His claim provoked an immediate denial from the United States embassy in Managua and from spokesmen for the Episcopal Conference, but it would be fitting for Ortega to offer evidence to substantiate his denunciation. Only thus can we know if there is any truth to it or if it is yet another campaign to fabricate artificial enemies and keep his bases mobilized.
To date the only documented coup, for which there is abundant evidence, is the one the president of the republic himself has promoted against our country’s democratic institutions. It is clearly not a military coup like the one that took place in Honduras but is a coup orchestrated from above and is equally grave in its consequences.
Does it not undermine democracy to perpetrate an electoral fraud and to corrupt the rules of political competence?
Is it not a pro-coup act to remove elected mayors from office illegaly and to keep in place magistrates whose terms have expired?
Is it not the equivalent of a coup to alter the constitution by de facto means solely to facilitate Ortega’s candidacy for re-election to the presidency?
When the president claims alleged threats of a coup without offering evidence precisely at the time that he is carrying out a calculated coup against the constitution, that means that all limits to shame have been breached and there is nothing left of official discourse but pure, hard political cynicism.
This may not seem so serious to the OAS because there are no deaths or soldiers in the streets but we Nicaraguans should not get used to tolerating acts of force that, although in gradual form, have been demolishing what was left of the rule of law.
The apathy with which an important sector of the citizenry has reacted to an offense of this magnitude is troubling. Some hold that Ortega’s golpismo does not affect their daily lives or their ability to do business and they even profit handsomely, with the government’s protection. Others justify their inaction and resignation by alluding to the disrepute of the opposition and to the deep crisis of credibility the opposition leadership is living through. And the great majority are preoccupied with seeing to their daily economic survival and they struggle between poverty, unemployment and the painful alternative of emigrating abroad. For them, protest does not represent an option.
But if those who have solved their basic socio-economic needs do not react now, tomorrow we will all pay the cost. And the greatest losers will be, logically, those who have the most to lose: merchants, professionals, producers and entrepeneurs, because in the misdst of political instability authoritarianism does not guarantee a sustainable business climate,.

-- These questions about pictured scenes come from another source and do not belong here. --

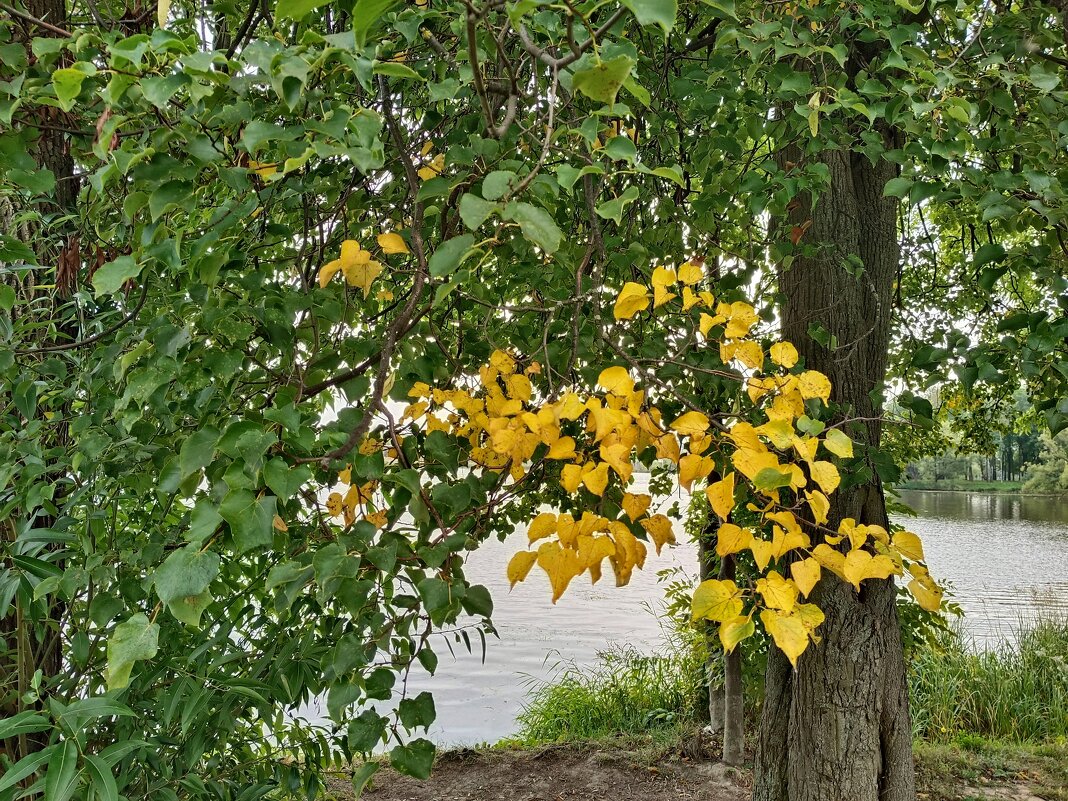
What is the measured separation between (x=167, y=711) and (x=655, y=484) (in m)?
2.10

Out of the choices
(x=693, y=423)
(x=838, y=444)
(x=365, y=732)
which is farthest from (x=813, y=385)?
(x=365, y=732)

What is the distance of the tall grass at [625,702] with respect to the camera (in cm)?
469

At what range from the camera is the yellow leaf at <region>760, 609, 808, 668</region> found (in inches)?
34.8

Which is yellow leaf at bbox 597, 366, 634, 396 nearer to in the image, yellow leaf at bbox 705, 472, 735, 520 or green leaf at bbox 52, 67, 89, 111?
yellow leaf at bbox 705, 472, 735, 520

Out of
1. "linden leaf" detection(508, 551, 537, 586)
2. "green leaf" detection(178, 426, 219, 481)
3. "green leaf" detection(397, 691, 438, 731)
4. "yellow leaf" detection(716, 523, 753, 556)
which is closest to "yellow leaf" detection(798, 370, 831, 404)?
"yellow leaf" detection(716, 523, 753, 556)

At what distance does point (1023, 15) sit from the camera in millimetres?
1628

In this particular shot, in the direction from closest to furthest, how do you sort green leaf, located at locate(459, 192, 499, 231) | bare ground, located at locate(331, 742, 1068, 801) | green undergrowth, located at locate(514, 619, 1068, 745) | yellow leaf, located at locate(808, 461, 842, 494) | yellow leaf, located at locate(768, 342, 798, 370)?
green leaf, located at locate(459, 192, 499, 231) < yellow leaf, located at locate(808, 461, 842, 494) < yellow leaf, located at locate(768, 342, 798, 370) < bare ground, located at locate(331, 742, 1068, 801) < green undergrowth, located at locate(514, 619, 1068, 745)

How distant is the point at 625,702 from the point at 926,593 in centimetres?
430

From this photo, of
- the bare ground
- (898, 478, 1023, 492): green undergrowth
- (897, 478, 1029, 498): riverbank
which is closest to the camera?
the bare ground

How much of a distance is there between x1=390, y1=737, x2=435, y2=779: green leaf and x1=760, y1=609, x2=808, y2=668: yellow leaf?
0.50m

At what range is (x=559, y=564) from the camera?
990 millimetres

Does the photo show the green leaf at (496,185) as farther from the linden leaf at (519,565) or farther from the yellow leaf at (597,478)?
the linden leaf at (519,565)

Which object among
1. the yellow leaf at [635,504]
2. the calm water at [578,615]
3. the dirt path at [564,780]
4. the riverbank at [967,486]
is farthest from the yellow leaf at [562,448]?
the riverbank at [967,486]

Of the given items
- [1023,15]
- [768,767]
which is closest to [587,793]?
[768,767]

Nor will it resolve the scourge of poverty, because it lacks the capacity to offer lasting solutions. And when the ship of populism begins to sink in the midst of the crisis in political legitimacy – with or without the re-election of Ortega – the army and the police will also end up submitting to the authoritarian plan of the president. The worst outcome is the restriction of public liberties, which will affect indiscriminately all the youth, the youth in opposition and those who are followers of the FSLN.
On the fringes of the staunch support for Ortega, among his partisans there is a sector that supports this government because they consider it to be an alternative for social change, in the face of the vaccum left by previous governments. But a leftist project can take root only if it is genuinely democratic. Orteguismo, on the other hand, is neither leftist nor democratic and it has sown the seeds of its own self-destruction when it submitted to the messianic caudillismo of Daniel Ortega and his family. The height of cynicism is that in order to justify the re-election of the president it is smugly asserted that “the constitution is unconstitutional” because it supposedly violates Ortega’s human rights.
When re-election is imposed through the violation of all the constitutional norms governing this question, we are faced with recognition of the failure of a political model. It is the last warning for those who choose to listen, because what comes later will be a national outcome much more costly and painful, in economic, social and human terms. No one clinging to power by force will ever agree to surrender it willingly. Comparison with the phenomenon of somocismo is not mere coincidence. It would seem that we live blinded, refusing to learn from the mistakes and the previous lessons of our society. Then why wait for the final outcome of this crisis foretold if we can begin now?